The objective of 'deep hedging' is to integrate a wide range of realistic market conditions in the designing of hedging strategies.

Banks rely on hedging strategies to cover their risk in the products they issue, thus making the business model safer. However, the traditional mathematical models used to design these strategies are limited in their ability to take into account multiple market frictions such as transaction costs and liquidity. Furthermore, the models tend to be over simplified, and are incapable of capturing erratic market conditions. The experience and skills of traders are still required in order to make judgement calls, but large teams of traders are not only expensive, they are also susceptible to costly mistakes in times of crisis.

Deep Hedging circumvents this issue by training the neural network with real market data. For the prototype, actual historical data of a wide range of stocks spanning almost 20 years were taken into account, allowing the neural network to gain more experience than any human traders. This enables it to not only take into account market frictions but also build safer hedging strategies especially in times of crisis, thanks to a model that is more robust to market shocks.

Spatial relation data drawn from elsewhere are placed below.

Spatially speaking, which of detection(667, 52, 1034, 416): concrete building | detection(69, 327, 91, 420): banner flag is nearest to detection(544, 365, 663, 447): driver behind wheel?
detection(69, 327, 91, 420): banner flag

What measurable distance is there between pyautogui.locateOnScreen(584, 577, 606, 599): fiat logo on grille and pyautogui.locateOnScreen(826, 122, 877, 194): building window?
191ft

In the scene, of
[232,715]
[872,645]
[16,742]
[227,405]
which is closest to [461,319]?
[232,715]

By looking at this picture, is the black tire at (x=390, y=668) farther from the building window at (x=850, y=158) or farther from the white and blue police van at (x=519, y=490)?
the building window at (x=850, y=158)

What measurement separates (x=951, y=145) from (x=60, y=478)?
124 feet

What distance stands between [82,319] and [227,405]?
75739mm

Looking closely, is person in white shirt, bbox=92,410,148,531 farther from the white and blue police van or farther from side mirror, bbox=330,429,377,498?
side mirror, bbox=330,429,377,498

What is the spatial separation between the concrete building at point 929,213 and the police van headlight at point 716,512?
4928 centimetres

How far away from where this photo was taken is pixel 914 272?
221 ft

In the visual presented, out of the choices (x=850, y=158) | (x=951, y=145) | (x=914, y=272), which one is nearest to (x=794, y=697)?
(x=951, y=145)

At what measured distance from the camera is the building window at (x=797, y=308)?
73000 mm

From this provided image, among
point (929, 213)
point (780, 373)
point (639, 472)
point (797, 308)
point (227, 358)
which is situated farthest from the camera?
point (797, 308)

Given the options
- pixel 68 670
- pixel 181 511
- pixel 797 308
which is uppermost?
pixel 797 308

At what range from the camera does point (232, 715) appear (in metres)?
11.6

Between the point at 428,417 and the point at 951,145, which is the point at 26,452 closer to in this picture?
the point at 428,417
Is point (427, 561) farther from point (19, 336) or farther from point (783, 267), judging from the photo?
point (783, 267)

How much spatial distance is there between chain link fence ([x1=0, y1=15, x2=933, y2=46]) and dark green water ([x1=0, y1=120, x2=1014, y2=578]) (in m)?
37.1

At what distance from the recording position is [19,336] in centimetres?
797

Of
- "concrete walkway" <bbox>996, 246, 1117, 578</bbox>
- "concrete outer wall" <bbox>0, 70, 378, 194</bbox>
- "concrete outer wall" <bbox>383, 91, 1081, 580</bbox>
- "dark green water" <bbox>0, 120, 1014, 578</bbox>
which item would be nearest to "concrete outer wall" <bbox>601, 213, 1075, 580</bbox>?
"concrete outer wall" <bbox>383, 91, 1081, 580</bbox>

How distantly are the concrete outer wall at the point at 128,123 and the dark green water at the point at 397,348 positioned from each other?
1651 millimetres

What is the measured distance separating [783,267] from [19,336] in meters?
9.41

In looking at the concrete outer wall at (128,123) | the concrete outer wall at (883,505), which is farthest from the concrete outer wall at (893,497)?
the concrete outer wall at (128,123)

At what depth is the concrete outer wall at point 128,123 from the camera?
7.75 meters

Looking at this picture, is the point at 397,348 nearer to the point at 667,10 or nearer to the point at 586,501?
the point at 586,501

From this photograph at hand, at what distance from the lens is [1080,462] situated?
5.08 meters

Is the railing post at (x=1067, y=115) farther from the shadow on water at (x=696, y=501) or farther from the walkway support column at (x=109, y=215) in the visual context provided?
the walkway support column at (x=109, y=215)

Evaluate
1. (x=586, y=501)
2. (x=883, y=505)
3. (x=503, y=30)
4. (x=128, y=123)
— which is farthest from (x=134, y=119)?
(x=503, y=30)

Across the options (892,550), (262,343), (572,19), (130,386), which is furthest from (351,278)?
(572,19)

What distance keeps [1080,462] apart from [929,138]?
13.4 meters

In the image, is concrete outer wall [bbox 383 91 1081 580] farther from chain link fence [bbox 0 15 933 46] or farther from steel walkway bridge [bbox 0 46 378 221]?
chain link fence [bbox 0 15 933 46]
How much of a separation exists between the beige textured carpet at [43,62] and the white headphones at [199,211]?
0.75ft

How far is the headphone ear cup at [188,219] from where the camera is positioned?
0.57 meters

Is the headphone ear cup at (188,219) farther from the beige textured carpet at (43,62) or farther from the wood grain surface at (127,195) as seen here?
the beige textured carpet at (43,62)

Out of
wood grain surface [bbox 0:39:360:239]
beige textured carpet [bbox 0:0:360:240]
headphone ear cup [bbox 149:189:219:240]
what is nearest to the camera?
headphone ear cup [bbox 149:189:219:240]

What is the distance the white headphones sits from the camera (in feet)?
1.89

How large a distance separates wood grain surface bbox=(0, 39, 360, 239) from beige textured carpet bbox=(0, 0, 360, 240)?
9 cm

• The state is the bank portfolio (asset + hedge) as well as the stochastic diffusion of market data which can be learned from historical time series with statistical estimators. It allows full flexibility on the probability law used to model the market. In particular, it does not restrict to log-normal diffusion, which does not correctly capture the correct market movement and has been largely blamed for the miscalculation of the risk by the banks during the 2008 financial crisis.

• The reward function is the profit & loss of the bank (including the asset return, the hedge as well as all the transaction cost) adjusted by the capital cost of the risk as measured by the banking regulator (expected shortfall). It allows to reflect the profitability for the bank and its shareholder entirely. It is very different from the traditional Black & Sholes paradigm, which assume perfect hedging and therefore, risk-free cash flow discounting.

The neural network is trained on Azure Cloud and eventually, it will be made accessible via FusionFabric.cloud, making a strong addition to the portfolio of applications available on the platform.